Il est vrai que l’on pourrait attendre d’une telle institution qu’elle soit composée d’un collège de membres dont les compétences sont exemplaires. Faut-il, pour autant, qu’elle ne soit composée que de juristes aguerris ? Si des connaissances en droit sont évidemment nécessaires pour juger de la constitutionnalité de la loi, elles peuvent utilement être complétées par des expertises en matière économique, fiscale, sociale ou politique. De même, le mode de nomination des membres doit évidemment être irréprochable et il peut encore évoluer. Pour autant, les autres modèles que l’on peut connaître à travers le monde le sont-ils ? Que dire du modèle des États-Unis, qui a la vertu d’exposer les futurs membres de la Cour suprême à de longues et intenses auditions, mais le travers de permettre à un Président de nommer qui il souhaite, politisant ainsi à l’envi une institution dotée de bien davantage de pouvoirs que le Conseil constitutionnel français ? Que dire des modèles européens où les membres sont élus à une majorité qualifiée par les assemblées parlementaires, imposant donc un accord entre la majorité et l’opposition, mais qui engendrent alors soit des tractations politiques, comme en Allemagne, soit des blocages rendant les nominations impossibles pendant un temps, comme en Italie ?

Ainsi, nul système n’est parfait et le nôtre peut encore connaître des améliorations. En tout état de cause, les critiques adressées aux compétences ou au mode de nomination des membres du Conseil concernent moins l’institution elle-même que les autorités de nomination ou celles en mesures de procéder aux évolutions attendues, c’est-à-dire les parlementaires.

Surtout, une nomination engage davantage le nommant que le nommé : c’est bien le premier qui choisit librement le second et qui, le cas échéant, puisqu’il s’agit d’une autorité politique (Président de la République, Président du Sénat ou Président de l’Assemblée nationale), aura à répondre de la nomination.

En revanche, rien ne semble étayer une politisation de l’institution, qui veille au respect de la Constitution, non d’une politique déterminée. Au nom du respect des droits et libertés que la Constitution garantit, le Conseil constitutionnel examine les lois qui lui sont soumises et, en cas de violation, les censure sans se soucier de la politique conduite par le Gouvernement. Lorsque la « loi anti-casseurs » devait répondre, en 2019, aux nombreuses violences perpétrées lors de l’épisode des « gilets jaunes », le dispositif ainsi imaginé fut déclaré contraire à la Constitution sans hésitation. De même, lorsque le Gouvernement et même le Président de la République fraîchement élu voulaient taxer à 75% les très hauts revenus en 2012, la mesure ne fut pas validée (une première fois), le mécanisme retenu n’étant pas constitutionnel. Les exemples sont nombreux et confirment que le Conseil n’hésite pas à aller à l’encontre d’une politique voulue et déterminée lorsque le droit l’exige.
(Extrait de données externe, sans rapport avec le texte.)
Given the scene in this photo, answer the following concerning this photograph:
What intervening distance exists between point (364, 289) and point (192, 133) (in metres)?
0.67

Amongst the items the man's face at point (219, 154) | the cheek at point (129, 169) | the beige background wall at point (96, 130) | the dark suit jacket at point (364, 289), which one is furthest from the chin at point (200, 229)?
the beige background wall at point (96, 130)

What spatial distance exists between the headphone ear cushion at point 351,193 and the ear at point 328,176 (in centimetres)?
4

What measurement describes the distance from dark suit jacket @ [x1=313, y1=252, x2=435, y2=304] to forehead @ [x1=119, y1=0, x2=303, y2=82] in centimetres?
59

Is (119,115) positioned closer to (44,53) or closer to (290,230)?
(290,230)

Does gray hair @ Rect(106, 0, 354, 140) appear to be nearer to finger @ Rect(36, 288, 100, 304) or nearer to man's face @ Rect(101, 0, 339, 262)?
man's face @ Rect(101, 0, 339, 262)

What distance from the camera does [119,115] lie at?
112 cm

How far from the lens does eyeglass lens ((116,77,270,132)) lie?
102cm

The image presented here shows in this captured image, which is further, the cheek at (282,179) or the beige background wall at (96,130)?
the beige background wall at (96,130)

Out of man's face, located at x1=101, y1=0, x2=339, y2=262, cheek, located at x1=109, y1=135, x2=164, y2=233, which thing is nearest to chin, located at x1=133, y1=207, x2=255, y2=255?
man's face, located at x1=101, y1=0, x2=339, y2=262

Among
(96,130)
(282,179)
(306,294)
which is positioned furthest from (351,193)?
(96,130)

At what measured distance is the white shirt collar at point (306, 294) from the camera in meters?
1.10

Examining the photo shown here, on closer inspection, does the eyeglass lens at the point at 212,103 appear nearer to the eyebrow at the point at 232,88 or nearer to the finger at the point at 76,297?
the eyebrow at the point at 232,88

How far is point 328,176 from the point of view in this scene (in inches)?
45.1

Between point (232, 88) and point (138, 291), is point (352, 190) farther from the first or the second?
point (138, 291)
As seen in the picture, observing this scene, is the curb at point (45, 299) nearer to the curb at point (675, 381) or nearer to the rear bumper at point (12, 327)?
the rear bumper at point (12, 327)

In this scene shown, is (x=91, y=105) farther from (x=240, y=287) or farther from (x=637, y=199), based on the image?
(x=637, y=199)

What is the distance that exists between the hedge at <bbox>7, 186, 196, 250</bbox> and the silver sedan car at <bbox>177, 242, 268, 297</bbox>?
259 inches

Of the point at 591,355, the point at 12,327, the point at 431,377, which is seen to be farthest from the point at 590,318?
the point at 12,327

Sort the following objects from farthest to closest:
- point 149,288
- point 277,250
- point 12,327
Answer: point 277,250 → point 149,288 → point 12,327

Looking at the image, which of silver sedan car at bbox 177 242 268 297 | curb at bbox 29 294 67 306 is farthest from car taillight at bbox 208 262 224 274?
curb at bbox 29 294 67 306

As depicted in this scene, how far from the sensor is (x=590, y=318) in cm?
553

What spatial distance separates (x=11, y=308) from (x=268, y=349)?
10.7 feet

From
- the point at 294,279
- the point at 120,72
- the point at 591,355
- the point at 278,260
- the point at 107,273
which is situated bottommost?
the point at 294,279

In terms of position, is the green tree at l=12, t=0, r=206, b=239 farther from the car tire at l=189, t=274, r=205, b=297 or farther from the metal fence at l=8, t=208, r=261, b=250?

C’est non seulement bénéfique, mais aussi indispensable à l’équilibre démocratique de notre régime. En effet, alors qu’un Président élu est en mesure d’imposer un choix politique déterminé grâce au soutien majoritaire dont il dispose à l’Assemblée nationale, il est nécessaire qu’une tierce institution veille sur les éventuels écarts constitutionnels auxquels cette politique pourrait conduire, en étant en mesure de les interdire lorsqu’ils se présentent. Laissons donc le Conseil constitutionnel travailler tranquillement et, quoi qu’il dise, analysons et respectons ses décisions.